Joyce offers the following:

In the face of information glut, we are faced with new decisions about the very nature of knowledge and authority. When does it make sense to use Wikipedia, other wiki projects, and blogs as information sources? When might it be best to use other sources? What do your teachers expect in terms of authority in a bibliography? How do the edit histories reflect the quality of the articles?

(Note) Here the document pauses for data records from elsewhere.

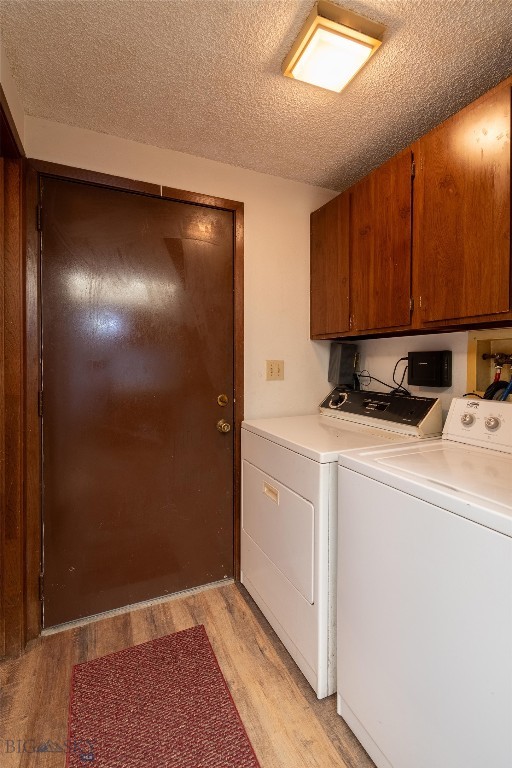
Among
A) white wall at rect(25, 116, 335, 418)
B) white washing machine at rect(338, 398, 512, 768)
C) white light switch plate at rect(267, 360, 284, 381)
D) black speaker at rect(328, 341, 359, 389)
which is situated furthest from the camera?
black speaker at rect(328, 341, 359, 389)

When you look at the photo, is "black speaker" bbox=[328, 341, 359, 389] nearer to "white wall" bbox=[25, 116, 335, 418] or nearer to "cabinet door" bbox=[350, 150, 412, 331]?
"white wall" bbox=[25, 116, 335, 418]

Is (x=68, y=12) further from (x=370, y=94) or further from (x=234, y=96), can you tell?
(x=370, y=94)

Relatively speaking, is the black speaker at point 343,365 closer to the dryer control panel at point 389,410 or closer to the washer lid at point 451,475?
the dryer control panel at point 389,410

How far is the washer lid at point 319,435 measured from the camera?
1297 millimetres

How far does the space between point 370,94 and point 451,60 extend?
0.94 ft

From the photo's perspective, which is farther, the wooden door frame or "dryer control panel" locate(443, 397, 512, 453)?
the wooden door frame

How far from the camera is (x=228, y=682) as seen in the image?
134 centimetres

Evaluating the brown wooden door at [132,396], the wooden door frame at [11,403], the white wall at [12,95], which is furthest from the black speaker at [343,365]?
the white wall at [12,95]

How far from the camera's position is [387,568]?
98cm

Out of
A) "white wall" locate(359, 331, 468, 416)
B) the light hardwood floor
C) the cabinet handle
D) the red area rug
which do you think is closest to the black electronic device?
"white wall" locate(359, 331, 468, 416)

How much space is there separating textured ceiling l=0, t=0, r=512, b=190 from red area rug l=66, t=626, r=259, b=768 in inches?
91.0

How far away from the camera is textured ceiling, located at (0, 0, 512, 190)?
3.56 ft

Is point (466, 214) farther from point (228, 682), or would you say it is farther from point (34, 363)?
point (228, 682)

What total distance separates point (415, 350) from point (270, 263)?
95 cm
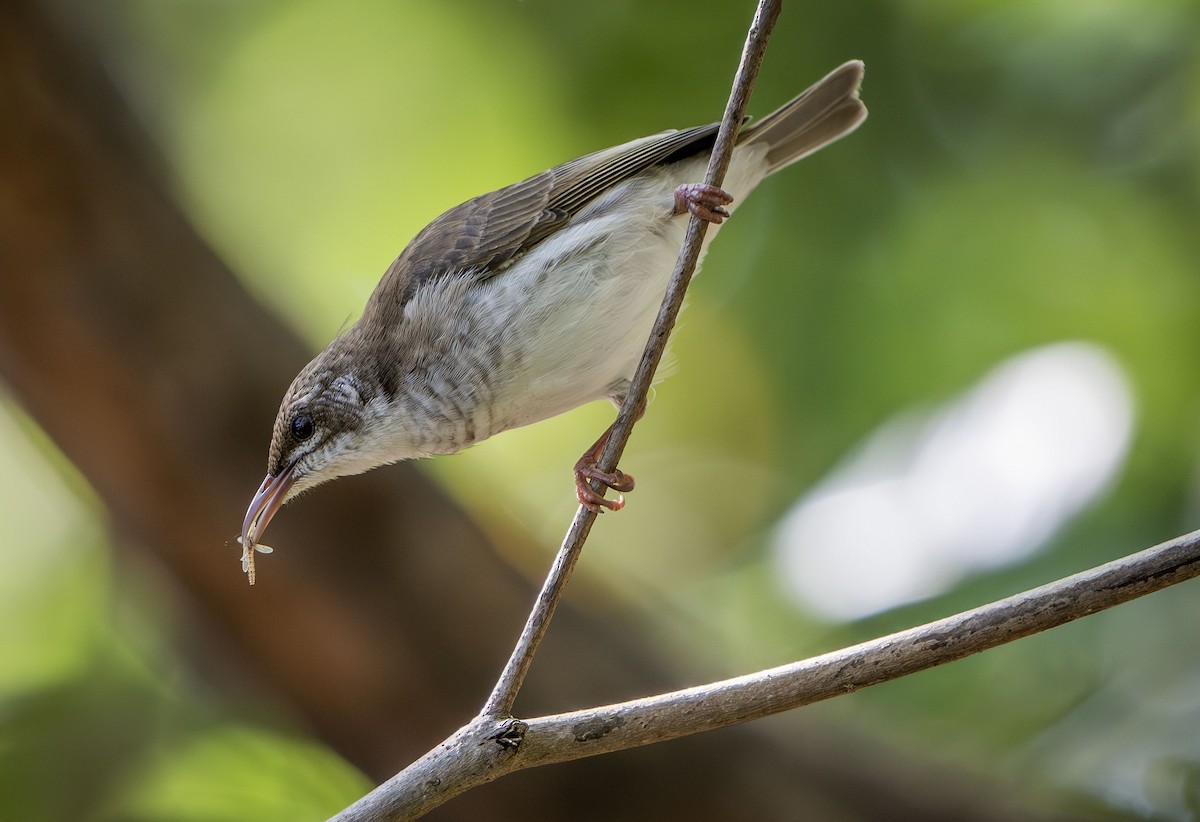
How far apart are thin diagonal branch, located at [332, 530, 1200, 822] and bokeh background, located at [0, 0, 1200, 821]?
6.96ft

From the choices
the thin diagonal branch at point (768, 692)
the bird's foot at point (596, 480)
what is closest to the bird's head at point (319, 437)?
the bird's foot at point (596, 480)

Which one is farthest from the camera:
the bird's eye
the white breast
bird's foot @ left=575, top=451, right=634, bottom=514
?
the bird's eye

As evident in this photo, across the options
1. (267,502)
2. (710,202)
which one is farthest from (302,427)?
(710,202)

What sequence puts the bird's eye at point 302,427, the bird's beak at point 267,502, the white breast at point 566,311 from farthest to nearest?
the bird's eye at point 302,427 < the white breast at point 566,311 < the bird's beak at point 267,502

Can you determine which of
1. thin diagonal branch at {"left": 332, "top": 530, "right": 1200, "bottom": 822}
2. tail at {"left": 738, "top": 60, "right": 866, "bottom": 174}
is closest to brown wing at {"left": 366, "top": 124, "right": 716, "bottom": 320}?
tail at {"left": 738, "top": 60, "right": 866, "bottom": 174}

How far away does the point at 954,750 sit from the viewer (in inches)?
161

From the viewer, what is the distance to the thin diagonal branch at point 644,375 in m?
1.78

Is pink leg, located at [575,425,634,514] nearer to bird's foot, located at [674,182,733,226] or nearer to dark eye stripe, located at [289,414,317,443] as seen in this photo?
bird's foot, located at [674,182,733,226]

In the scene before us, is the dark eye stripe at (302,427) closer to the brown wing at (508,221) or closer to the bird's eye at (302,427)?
the bird's eye at (302,427)

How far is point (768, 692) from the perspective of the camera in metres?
1.63

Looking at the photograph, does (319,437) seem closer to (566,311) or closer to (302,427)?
(302,427)

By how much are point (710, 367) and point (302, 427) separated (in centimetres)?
227

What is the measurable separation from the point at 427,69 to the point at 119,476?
2226mm

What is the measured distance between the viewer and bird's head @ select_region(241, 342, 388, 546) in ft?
9.39
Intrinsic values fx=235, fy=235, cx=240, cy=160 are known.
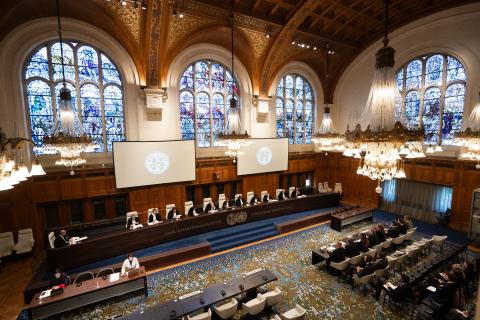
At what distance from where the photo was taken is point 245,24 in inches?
371

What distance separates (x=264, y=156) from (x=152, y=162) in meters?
5.76

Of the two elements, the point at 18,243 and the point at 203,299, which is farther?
the point at 18,243

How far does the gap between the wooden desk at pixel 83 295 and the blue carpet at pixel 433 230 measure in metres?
11.1

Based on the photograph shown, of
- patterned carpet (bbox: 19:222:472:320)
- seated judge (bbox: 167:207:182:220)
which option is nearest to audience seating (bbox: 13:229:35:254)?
patterned carpet (bbox: 19:222:472:320)

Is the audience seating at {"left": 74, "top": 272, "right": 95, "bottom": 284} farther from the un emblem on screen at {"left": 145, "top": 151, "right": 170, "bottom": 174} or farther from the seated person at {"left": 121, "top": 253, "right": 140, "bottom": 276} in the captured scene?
the un emblem on screen at {"left": 145, "top": 151, "right": 170, "bottom": 174}

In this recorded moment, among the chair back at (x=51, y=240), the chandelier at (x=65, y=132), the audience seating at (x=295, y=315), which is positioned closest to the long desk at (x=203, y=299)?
the audience seating at (x=295, y=315)

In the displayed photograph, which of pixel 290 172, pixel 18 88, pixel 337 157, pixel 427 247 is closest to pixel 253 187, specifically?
pixel 290 172

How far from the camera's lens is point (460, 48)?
9.76 meters

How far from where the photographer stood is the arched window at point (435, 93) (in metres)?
10.1

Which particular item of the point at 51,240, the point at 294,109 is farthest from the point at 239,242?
the point at 294,109

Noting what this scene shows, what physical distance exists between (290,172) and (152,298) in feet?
32.3

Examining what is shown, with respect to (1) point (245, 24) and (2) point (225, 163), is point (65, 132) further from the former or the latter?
(1) point (245, 24)

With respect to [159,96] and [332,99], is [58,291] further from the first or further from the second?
[332,99]

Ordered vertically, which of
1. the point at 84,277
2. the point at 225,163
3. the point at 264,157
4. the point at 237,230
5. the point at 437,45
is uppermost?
the point at 437,45
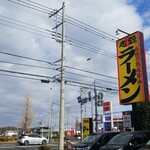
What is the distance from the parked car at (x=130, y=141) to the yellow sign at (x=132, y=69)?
20.5 feet

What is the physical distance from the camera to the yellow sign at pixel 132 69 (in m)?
22.4

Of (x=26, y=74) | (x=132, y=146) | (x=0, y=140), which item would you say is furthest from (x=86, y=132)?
(x=0, y=140)

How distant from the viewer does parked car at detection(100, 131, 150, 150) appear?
15445 millimetres

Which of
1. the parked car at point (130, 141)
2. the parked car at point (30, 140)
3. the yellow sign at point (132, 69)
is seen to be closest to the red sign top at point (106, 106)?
the parked car at point (30, 140)

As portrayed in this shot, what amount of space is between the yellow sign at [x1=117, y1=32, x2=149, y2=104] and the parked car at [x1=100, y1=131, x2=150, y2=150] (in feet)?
20.5

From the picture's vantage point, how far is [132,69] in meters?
23.1

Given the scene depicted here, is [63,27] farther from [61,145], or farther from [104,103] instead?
[104,103]

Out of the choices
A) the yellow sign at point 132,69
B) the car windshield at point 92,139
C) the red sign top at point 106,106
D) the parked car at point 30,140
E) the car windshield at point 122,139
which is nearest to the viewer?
the car windshield at point 122,139

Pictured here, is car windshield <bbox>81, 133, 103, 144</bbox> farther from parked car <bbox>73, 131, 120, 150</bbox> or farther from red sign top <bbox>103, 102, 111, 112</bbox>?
red sign top <bbox>103, 102, 111, 112</bbox>

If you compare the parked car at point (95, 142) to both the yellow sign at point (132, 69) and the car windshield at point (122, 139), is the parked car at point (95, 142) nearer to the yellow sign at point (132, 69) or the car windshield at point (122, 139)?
the car windshield at point (122, 139)

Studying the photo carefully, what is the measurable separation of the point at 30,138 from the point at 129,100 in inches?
938

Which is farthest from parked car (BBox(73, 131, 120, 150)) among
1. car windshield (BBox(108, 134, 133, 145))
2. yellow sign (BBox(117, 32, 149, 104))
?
yellow sign (BBox(117, 32, 149, 104))

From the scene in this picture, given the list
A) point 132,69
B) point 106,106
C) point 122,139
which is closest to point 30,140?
point 106,106

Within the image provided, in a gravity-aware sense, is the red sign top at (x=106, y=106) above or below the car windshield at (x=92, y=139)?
above
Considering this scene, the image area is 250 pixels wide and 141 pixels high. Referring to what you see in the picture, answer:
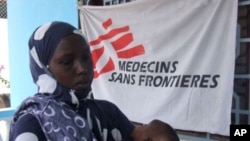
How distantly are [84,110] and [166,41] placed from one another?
1.49 m

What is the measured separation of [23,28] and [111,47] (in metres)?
2.01

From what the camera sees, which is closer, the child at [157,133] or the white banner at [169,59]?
the child at [157,133]

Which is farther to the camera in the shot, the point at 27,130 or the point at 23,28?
the point at 23,28

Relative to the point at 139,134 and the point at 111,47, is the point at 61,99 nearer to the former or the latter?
the point at 139,134

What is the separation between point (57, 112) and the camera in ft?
2.90

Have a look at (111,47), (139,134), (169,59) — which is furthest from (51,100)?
(111,47)

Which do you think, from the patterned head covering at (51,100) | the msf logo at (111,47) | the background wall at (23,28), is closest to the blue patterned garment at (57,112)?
the patterned head covering at (51,100)

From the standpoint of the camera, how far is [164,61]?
2.39m

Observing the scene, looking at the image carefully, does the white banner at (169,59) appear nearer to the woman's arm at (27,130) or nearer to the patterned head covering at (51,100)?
the patterned head covering at (51,100)

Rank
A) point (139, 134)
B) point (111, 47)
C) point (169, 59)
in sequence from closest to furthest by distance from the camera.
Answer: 1. point (139, 134)
2. point (169, 59)
3. point (111, 47)

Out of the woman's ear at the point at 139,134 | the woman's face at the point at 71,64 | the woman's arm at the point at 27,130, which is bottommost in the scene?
the woman's ear at the point at 139,134

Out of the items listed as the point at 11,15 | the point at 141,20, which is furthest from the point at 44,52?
the point at 11,15

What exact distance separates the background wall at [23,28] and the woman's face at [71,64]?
2881 mm

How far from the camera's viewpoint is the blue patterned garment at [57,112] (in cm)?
86
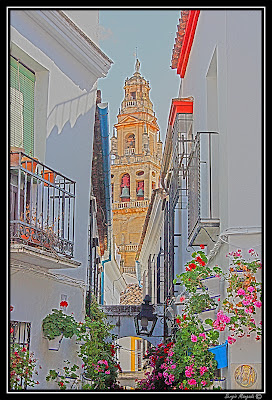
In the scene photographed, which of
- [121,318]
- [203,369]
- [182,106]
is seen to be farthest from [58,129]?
[121,318]

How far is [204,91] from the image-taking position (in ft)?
27.1

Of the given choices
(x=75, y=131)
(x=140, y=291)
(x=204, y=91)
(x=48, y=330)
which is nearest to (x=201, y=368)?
(x=48, y=330)

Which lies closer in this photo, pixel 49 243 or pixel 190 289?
pixel 190 289

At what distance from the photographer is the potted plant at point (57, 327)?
7.93 m

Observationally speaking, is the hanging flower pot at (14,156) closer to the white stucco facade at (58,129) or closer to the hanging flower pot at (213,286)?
the white stucco facade at (58,129)

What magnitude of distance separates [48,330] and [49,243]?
1.33 metres

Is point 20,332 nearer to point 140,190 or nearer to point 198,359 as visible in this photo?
point 198,359

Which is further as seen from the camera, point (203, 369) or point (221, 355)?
point (203, 369)

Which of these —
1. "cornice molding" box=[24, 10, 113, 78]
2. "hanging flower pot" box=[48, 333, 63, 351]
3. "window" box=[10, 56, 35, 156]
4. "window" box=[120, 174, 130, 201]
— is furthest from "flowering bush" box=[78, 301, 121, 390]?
"window" box=[120, 174, 130, 201]

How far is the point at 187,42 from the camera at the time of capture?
10203 mm

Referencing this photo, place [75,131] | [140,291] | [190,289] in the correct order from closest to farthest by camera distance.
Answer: [190,289]
[75,131]
[140,291]

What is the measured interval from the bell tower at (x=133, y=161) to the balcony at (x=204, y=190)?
169 feet

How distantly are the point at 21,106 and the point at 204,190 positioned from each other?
2.25 meters
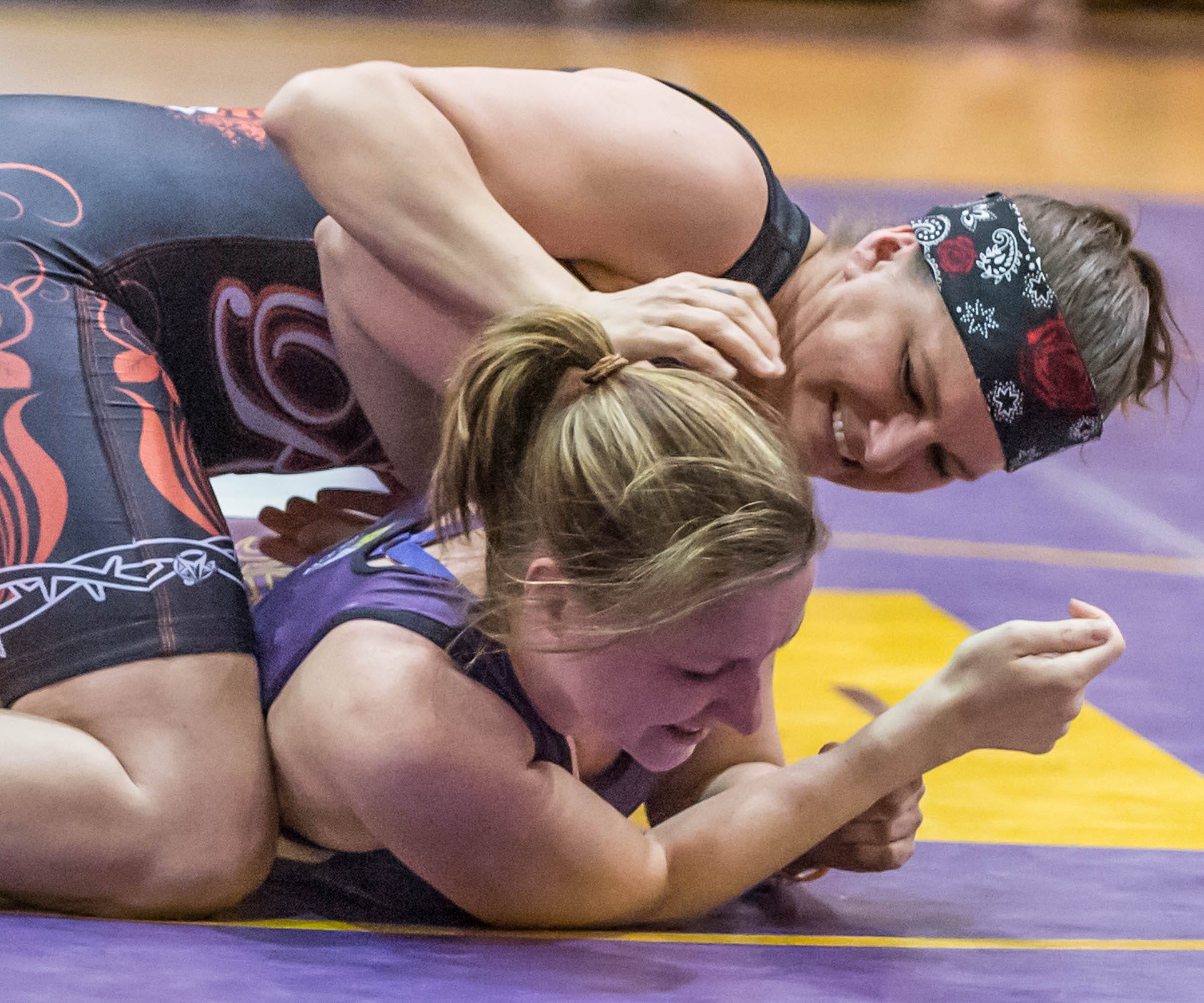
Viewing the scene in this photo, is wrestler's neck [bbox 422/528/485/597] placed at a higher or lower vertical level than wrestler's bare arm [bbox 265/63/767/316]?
lower

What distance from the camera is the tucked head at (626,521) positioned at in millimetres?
1741

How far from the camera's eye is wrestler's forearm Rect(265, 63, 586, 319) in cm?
207

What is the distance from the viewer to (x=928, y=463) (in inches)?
91.3

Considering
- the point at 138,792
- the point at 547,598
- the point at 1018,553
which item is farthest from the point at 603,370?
the point at 1018,553

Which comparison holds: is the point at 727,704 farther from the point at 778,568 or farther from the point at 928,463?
the point at 928,463

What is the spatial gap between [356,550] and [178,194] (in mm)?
628

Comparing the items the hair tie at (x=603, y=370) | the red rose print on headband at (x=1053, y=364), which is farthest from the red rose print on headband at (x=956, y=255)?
the hair tie at (x=603, y=370)

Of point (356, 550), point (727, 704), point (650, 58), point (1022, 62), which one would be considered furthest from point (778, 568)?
point (1022, 62)

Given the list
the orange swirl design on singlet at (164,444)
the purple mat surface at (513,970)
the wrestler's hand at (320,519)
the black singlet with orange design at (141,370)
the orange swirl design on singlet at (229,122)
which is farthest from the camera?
the wrestler's hand at (320,519)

Pretty good questions. How do you guide your students?


Excuses, excuses

miles.jpgWhy I haven’t gotten much written lately: Miles Benjamin Roberts. Striking resemblance to his grandfather, yes?

Tell me what it is exactly about these small creatures with the wise, bright eyes that so completely capture one’s heart on the first touch? How do they get that commitment that no effort is too great, no cost too high, no sacrifice too hard to protect and nourish such a little soul?

I want to say to everyone, please make the world a nicer place for my grandchildren and yours. One little smile (possibly gas) and Miles has a grandfather who would move the world for him.